#### Items:
· · · · ·
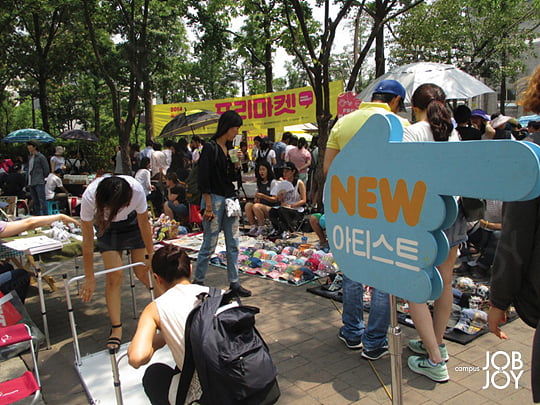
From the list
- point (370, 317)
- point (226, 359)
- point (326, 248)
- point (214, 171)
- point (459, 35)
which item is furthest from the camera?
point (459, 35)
· · · · ·
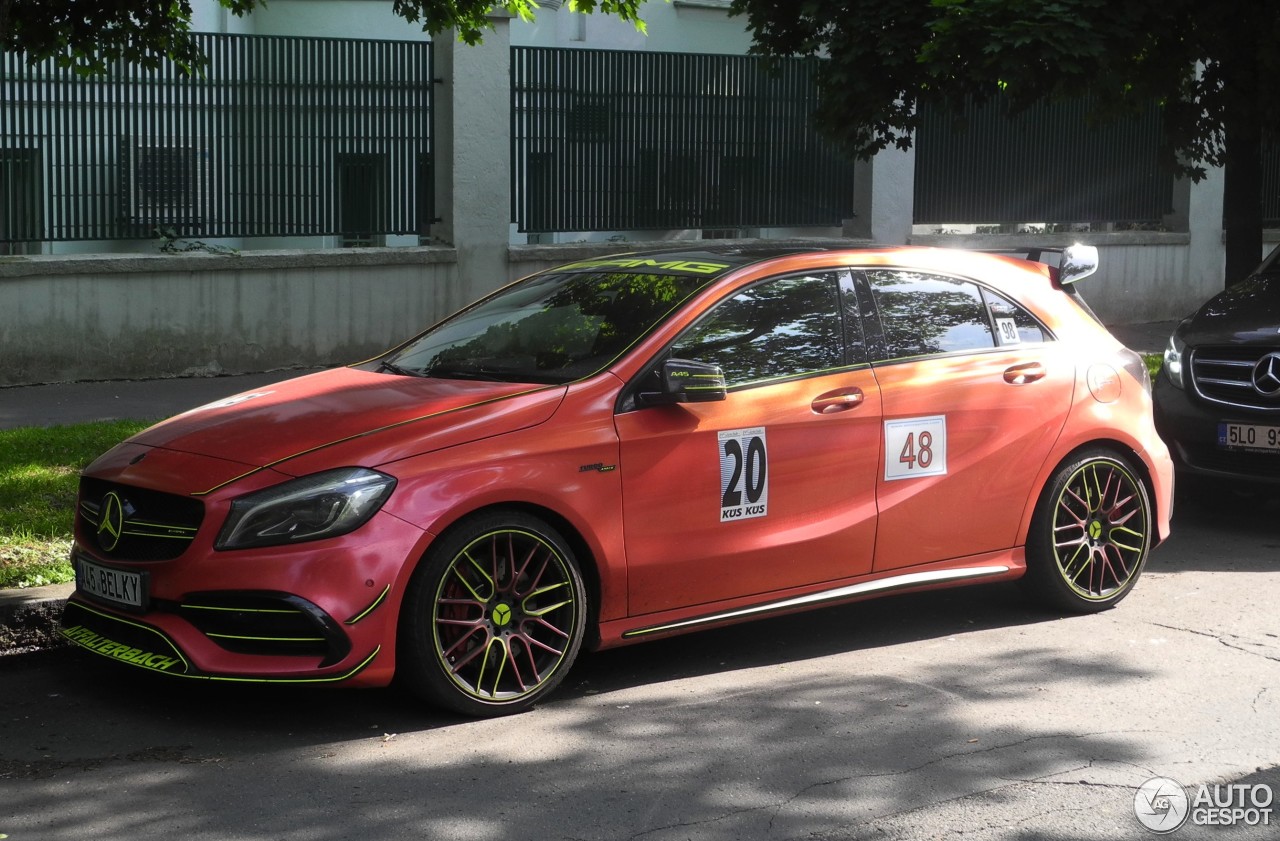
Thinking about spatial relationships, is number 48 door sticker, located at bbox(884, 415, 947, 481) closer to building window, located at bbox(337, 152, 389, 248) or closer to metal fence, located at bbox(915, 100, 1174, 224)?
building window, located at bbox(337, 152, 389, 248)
· · · · ·
#### Directions:
Show every line of the data that contains the string "window".

#### Answer to the task:
Thinking about spatial relationships, is number 48 door sticker, located at bbox(884, 415, 947, 481) closer to building window, located at bbox(337, 152, 389, 248) or closer to metal fence, located at bbox(915, 100, 1174, 224)?
building window, located at bbox(337, 152, 389, 248)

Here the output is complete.